The UN’s new independent expert on the promotion of a democratic and equitable international order, Livingstone Sewanyana, has said a new world order is possible.
“I believe a new world order based on universal respect for human rights, social justice, rule of law and equitable development is possible,” said Mr. Sewanyana setting out his vision in his first report to the Human Rights Council.
“The mandate that has been entrusted to me requires a holistic approach, ensuring that all rights are promoted and protected in an environment that gives due recognition to participation, inclusion and transparency.
“I will aim firstly to examine the various forms and practice of democracy. There is a growing need to investigate the existing governance practices across the world and identify obstacles to the growth of democracy and equitable development. I would also like to engage States and others in efforts to address obstacles to free, fair and inclusive elections and, where appropriate, to identify best practice.”
The expert said he would also examine how the right to participate in public affairs could be better realised, paying due attention to the issues of gender equality and civil society, and how to make such institutions more responsive and inclusive.
Turning to the issue of corruption, the expert stressed that he would like to engage States and others in efforts to promote good practices that demonstrate effective private-public partnership, the enforcement of labour rights and environmental protection, as well as the commitment of businesses to non-discrimination and other steps that respect human rights.
Countries that adhere to the principle of “open government” pledge to protect civil society organizations in efforts to demonstrate greater transparency, more accountability and more responsiveness to their own citizens. Mr. Sewanyana said it was important to gather information on citizen monitoring and the space given to civil society to participate and contribute to the work of national and international anti-corruption bodies.
The expert is also keen to explore the role of new global governance forums which have emerged separately from the United Nations and where international priorities are also set. He said he would like to study their constitutions and practices, applying the principles of transparency, participation and accountability in order to develop recommendations aimed at strengthening their contributions to democratic governance and human rights.
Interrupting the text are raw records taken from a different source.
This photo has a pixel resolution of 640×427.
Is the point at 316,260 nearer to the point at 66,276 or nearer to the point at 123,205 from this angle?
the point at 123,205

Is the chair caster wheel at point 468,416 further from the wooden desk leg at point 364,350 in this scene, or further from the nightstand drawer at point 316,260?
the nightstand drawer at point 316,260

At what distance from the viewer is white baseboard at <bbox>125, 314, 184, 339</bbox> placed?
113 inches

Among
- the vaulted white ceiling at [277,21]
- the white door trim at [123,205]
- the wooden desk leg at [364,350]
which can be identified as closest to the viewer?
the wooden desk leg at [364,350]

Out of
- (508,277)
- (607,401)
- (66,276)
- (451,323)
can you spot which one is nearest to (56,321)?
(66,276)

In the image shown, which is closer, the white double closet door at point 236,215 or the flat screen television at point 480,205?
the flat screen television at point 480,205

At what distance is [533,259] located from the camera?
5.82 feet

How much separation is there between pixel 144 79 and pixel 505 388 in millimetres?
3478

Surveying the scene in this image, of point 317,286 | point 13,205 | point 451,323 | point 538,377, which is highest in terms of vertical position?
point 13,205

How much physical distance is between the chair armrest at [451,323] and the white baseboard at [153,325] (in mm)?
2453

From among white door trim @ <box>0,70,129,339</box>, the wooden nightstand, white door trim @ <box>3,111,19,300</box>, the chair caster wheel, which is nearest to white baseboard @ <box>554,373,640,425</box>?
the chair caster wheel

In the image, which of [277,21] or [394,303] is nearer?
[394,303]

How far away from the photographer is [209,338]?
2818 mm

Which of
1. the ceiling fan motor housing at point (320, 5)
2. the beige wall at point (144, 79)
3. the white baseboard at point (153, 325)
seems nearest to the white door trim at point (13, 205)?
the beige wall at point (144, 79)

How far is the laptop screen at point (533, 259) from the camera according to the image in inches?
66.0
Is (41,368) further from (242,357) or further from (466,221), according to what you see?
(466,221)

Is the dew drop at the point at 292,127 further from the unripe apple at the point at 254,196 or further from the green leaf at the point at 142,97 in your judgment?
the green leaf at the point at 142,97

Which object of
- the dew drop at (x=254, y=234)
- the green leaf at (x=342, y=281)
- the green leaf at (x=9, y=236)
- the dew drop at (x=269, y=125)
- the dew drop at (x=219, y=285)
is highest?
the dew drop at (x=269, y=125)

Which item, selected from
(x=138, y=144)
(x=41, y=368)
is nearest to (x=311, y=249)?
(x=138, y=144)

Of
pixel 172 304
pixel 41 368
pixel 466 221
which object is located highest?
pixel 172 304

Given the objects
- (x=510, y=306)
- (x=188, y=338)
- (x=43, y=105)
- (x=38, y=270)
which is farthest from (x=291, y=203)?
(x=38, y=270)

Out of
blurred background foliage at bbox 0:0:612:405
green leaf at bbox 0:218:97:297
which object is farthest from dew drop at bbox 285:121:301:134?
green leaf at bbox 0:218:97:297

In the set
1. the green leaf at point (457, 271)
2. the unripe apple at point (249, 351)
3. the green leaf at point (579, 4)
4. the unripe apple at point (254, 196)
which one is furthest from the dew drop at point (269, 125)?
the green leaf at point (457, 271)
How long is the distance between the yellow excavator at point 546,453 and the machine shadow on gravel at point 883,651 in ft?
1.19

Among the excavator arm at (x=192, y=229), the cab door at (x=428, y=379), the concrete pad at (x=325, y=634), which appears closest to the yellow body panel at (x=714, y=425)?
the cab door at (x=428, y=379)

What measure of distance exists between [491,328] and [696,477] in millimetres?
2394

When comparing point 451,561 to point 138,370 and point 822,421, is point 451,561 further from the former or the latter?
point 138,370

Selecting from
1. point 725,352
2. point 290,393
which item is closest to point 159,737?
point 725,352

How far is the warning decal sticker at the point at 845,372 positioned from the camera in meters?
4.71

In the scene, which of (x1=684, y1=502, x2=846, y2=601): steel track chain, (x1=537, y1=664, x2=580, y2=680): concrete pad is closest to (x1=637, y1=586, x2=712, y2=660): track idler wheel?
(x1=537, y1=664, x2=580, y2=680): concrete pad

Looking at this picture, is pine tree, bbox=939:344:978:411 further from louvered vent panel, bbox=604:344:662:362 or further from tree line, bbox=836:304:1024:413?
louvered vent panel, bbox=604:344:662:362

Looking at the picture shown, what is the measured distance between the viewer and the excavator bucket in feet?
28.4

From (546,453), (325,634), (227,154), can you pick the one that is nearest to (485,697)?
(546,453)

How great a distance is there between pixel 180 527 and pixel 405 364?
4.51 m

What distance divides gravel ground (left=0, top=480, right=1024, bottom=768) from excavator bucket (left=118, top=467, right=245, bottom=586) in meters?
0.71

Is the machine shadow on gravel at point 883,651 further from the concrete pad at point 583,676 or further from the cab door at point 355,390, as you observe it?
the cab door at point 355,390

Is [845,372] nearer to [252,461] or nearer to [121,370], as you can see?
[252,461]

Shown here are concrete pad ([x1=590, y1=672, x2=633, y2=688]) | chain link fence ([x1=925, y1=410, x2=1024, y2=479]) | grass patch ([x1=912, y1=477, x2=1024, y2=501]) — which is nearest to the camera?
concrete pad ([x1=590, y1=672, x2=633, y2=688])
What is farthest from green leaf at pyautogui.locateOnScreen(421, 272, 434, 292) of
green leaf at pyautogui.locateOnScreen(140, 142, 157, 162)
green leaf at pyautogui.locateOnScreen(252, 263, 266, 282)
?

The fifth area on which Mr. Sewanyana intends to focus relates to global economic challenges. International responses, from austerity measures to classical approaches to international investment, have so far proven insufficient to address the causes and consequences of such challenges. The expert wants to find ways in which the international community could better respond in a way that promotes a world order that is more democratic and equitable.
Mr. Sewanyana said he would also aim to investigate the connection between youth, fragility, violence and opportunity. “Young people face unique challenges and are especially vulnerable in uncertain environments. Limited access to resources, education, training, employment and a lack of economic opportunities constrain their prospects, and in some cases may push them to resort to violence,” he added.
“I look forward to working constructively with a broad cross-section of society, including governments, intergovernmental organizations, regional organizations and those in the private sector, to create a better understanding of the need to promote a democratic and equitable international order. In addition, I look forward to consulting with a broad range of civil society organizations to further increase knowledge of, and engagement with, the mandate,” the expert concluded.
Mr. Livingstone Sewanyana (Uganda) was appointed as the second Independent Expert on the promotion of a democratic and equitable international order by the Human Rights Council and took up his mandate on 1 May 2018. He is the Founder and Executive Director of the Foundation for Human Rights Initiative (FHRI), a Ugandan civil society organisation. A lawyer by profession and advocate of the High Court of Uganda, he holds a PhD in Public Law from the University of Cape Town (South Africa), a Master of Laws in International Human Rights Law from the University of Essex (United Kingdom) and a Bachelor of Laws from Makerere University (Uganda). He has written and published widely on human rights, corporate governance, public sector management and access to justice.
The Independent Experts are part of what is known as the Special Procedures of the Human Rights Council. Special Procedures, the largest body of independent experts in the UN Human Rights system, is the general name of the Council’s independent fact-finding and monitoring mechanisms that address either specific country situations or thematic issues in all parts of the world. Special Procedures experts work on a voluntary basis; they are not UN staff and do not receive a salary for their work. They are independent from any government or organization and serve in their individual capacity.